Figure S6 illustrates the distribution of annual P20 totals, revealing that the ERA5, IKGAM, and IKGAMV2 models have lower mean totals of P20 events across the entire region. This underestimation appears to be more pronounced for the IKGAM and ERA5 models, while the IKGAMRK model’s P20 distribution and mean values correspond closer to observed station data. Similar to the rest of the parameters studied, the largest deviations are recorded in western Greece and the Northern Aegean. These results along with the metrics calculated indicate that all the models, besides IKGAMRK, underestimate the number of P20 events across the Greek region. Furthermore, we can also conclude that the extreme models used in IKGAMRK help increase the predictive accuracy of the interpolation approaches in the region.

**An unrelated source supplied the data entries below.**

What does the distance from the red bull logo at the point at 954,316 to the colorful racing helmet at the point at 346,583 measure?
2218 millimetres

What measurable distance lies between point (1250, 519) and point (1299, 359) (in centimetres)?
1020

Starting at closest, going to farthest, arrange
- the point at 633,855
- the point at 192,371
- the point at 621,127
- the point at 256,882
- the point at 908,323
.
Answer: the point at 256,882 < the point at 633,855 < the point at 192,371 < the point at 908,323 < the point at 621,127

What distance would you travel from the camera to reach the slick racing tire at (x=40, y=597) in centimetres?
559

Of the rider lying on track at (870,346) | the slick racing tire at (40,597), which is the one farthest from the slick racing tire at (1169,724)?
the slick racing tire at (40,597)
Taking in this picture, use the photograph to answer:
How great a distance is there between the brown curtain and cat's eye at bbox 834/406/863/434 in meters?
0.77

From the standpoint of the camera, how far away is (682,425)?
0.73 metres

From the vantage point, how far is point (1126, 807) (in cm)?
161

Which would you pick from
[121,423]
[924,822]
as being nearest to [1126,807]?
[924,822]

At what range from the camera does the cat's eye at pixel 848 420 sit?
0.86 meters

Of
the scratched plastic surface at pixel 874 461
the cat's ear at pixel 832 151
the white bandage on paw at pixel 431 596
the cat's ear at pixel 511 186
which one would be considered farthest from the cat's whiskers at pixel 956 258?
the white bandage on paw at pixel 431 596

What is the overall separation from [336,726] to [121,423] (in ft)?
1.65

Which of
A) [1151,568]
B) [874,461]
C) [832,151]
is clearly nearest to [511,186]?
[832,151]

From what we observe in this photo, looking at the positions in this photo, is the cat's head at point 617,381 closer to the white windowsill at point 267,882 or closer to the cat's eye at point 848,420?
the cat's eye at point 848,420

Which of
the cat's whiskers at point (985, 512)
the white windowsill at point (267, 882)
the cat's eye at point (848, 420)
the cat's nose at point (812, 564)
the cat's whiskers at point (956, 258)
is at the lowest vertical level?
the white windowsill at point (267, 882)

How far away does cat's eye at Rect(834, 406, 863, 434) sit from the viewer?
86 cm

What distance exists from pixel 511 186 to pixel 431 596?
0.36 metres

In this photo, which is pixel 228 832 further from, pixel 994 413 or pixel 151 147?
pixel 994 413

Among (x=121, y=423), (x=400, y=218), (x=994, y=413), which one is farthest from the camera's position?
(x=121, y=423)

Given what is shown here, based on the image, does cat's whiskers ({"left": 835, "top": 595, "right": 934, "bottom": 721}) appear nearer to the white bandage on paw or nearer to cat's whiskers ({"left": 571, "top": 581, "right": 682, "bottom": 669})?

In Figure 6, maps of the mean annual P20 totals are presented. The IKGAM interpolates notably fewer P20 events across the whole region. The ERA5 simulates most P20 events across northwestern Greece and smaller amounts in northern Greece. Similar patterns are also recorded in the IKGAMV2 model. As stated before, the station dataset used is quite sparse and it does not have a lot of data in higher elevation areas which record most of the P20 events occurring, therefore it is very difficult for the IKGAM to interpolate the P20 events accurately. The differences between IKGAM and IKGAMV2 show the influence that the ERA5 data have when they are blended in the interpolation process. Finally, the IKGAMRK is able to interpolate the P20 events more accurately across the whole region. In the Pindos mountain range, the model interpolates more P20 events in the mountain peaks. In northeastern Greece, the IKGAMRK also records more P20 events than the rest of the models. In Crete the IKGAMV2 and IKGAMRK record more events in the mountain peaks compared to IKGAM and the ERA5.
In Figure 7, we observe that the IKGAM has higher RMSE across northeastern Greece and the northwestern mountainous regions. In those regions, the IKGAMRK outperforms the rest of the models by a wide margin. These mountainous regions record some of the highest numbers of P20 in Greece; therefore, the models’ performance is crucial in those regions. In Crete, the ERA5 data have a higher bias than the rest of the models, most notably in the eastern mountainous regions. Finally, while the IKGAMV2 has a lower bias than IKGAM and ERA5, the best model overall is IKGAMRK because it has the lowest bias in the whole Greek region and records the best metrics by a wide margin.

4. Discussion

According to the metrics presented in the Section 3 and the distributions shown in Figure 8, the ERA5 model demonstrates biases in its precipitation estimates across the Greek region, characterized by an overestimation of total precipitation and the number of wet days, coupled with an underestimation of P20 events. This pattern is further corroborated by the higher RMSE values observed for wet days and P20 (Table 2 and Table 3) in the ERA5 model relative to the interpolation methods. Furthermore, the ERA5 model exhibits a notably lower CSI score (Table 4), indicating inaccuracies in simulating wet days and P20 events.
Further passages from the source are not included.